Tasks to perform:
a) Answer these questions from the mindfulness article below.
(i) What was the only TV channel in those days?
(ii) Who answered the phone when it rang in the corridor?
(iii) Which film was being watched on TV that Sunday afternoon?
b) Extract the part of the mindfulness article below from "My son picked" to "the specialization course.", copying it word for word.

Provided passage:
╔══

How to practice Mindfulness

Vikram Karve
14 min readOct 10, 2021


Meditative Musings




Dear Reader — before I “pontificate” on the rather profound subject of “mindfulness” — let me tell you a true story that happened many years ago during my Navy Days — during the days of Landline Telephones — and Antenna Television (TV).

Those were the days when the only TV Channel was Doordarshan — whose TV signal you received via an antenna mounted on your rooftop.

On Sunday afternoons — they would telecast old classic films — which I loved to watch.



Circa — around 33 years ago — end 1980’s

(Before the advent of Cable TV and Mobile Phones)


One Sunday afternoon — I was watching a classic film on TV — sitting in the drawing room (living room).

My wife and daughter were having a nap in the bedroom.

My son was studying in the study room.

The phone rang — the telephone was kept in the corridor.

My son picked up the phone (he was sitting nearest to the phone).

My boss had called — he asked for me.

My son told him that I had given instructions that I was not to be disturbed unless absolutely urgent.

My boss asked my son: “What is your father doing…?”

My son said: “He is watching a film on TV…”

Any other boss would have got furious — but this boss knew me well — he had been my instructor too — during the specialization course.

So — my boss said to my son: “No. It is not urgent. Please ask your father to call me up after he finishes watching the film…”


At 4 PM — after the film was over — and I went into the kitchen to make tea — my son gave me the message.

I called up my boss.

“Ah — so your “mindful” movie watching is over…?” my boss said.

“Yes. Sir…” I said.

“Which film did you watch…?” he asked.

“Brief Encounter…” I said.

“Ah — the David Lean film…?” he said.

“Yes, Sir…” I said.

“I love that movie…”my boss said, “I too must start watching these classic films on TV…”

For some time — we spoke about classic films.

Then — my boss said:

“I had called to tell you that there is a review meeting on “XXX” project tomorrow afternoon. Is the PERT chart ready…?”

╚══

Data to examine:
╔══

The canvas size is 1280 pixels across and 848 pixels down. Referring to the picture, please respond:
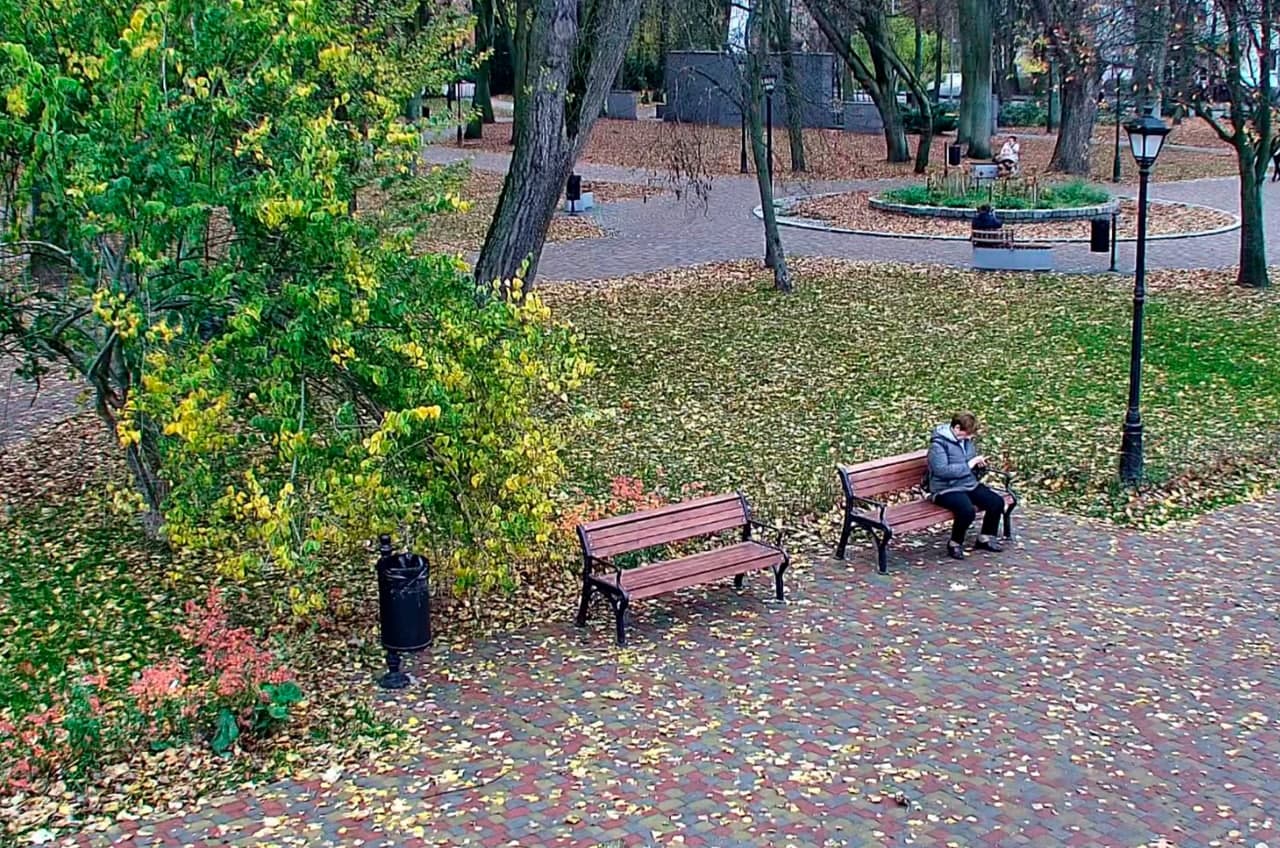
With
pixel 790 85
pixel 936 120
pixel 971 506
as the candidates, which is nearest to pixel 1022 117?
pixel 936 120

╚══

Answers by item number:
a)
(i) Doordarshan
(ii) The writer's son
(iii) Brief Encounter

b)
My son picked up the phone (he was sitting nearest to the phone).

My boss had called — he asked for me.

My son told him that I had given instructions that I was not to be disturbed unless absolutely urgent.

My boss asked my son: “What is your father doing…?”

My son said: “He is watching a film on TV…”

Any other boss would have got furious — but this boss knew me well — he had been my instructor too — during the specialization course.